An exciting new feature in Google Forms is that it will automatically save your progress. This is a game changer for when a student is working on an assessment and the bell rings before they are done. But what if you do NOT want to have this feature? You do not want students to be able to pull up the answers they put into their Google Form first period to show a student in 2nd period?
On By Default
By default the feature to save progress is turned on for all of your Forms. There is nothing you need to do. Any Form a student is filling out will be saving as they go. This saves to the students profile. This does NOT allow you the teacher to see their unsubmitted responses. Students must submit for there to be a record that they filled out the Form.
Turn Off Save Progress
Go into the settings cog (Control E for a keyboard shortcut) and click on the Presentation tab. Notice by default the “Disable autosave for all respondents” is not checked.
Check the checkbox and click save to disable autosave. Essentially this removes the new feature and makes Google Forms just like it was before the update.

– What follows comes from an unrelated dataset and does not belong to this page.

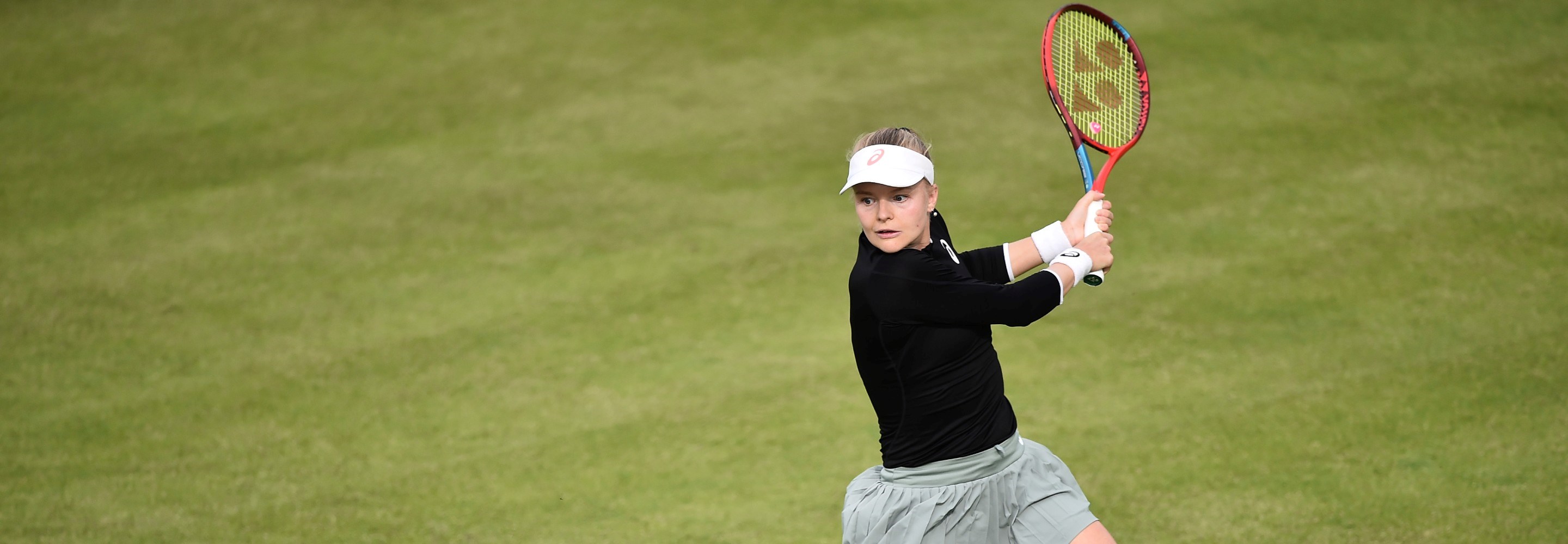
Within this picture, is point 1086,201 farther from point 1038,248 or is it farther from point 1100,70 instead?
point 1100,70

What About Previous Google Forms
Autosave records progress by default in all Google Forms. Not just future ones you assign. Let’s say you have a blog post from 5 years ago with a Google Form embedded that you do NOT want progress saved on. You will need to locate the Form and go to the settings cog and checkbox disable. You can not do this in mass. You will need to do this one Form at a time. Obviously Google thinks of course everyone would want this feature.
Go to forms.google.com and review a list of your Google Forms. Are any of these ones you do not want to have autosave enabled? Be sure to edit the settings on those Forms.
2 thoughts on “DISABLE – Turn Off Save Form Progress”
I have tried what you suggest, but the message about signing in in order to save progress persists. As it is immediately above the line *Required (in red) it seems important to my users. I suspect that the *Required (in red) is merely a reminder that questions for which an answer is required will have a red asterisk beside them, but it is easy to confuse or worry my respondents!
That is the design of Forms. Should be familiar to most people.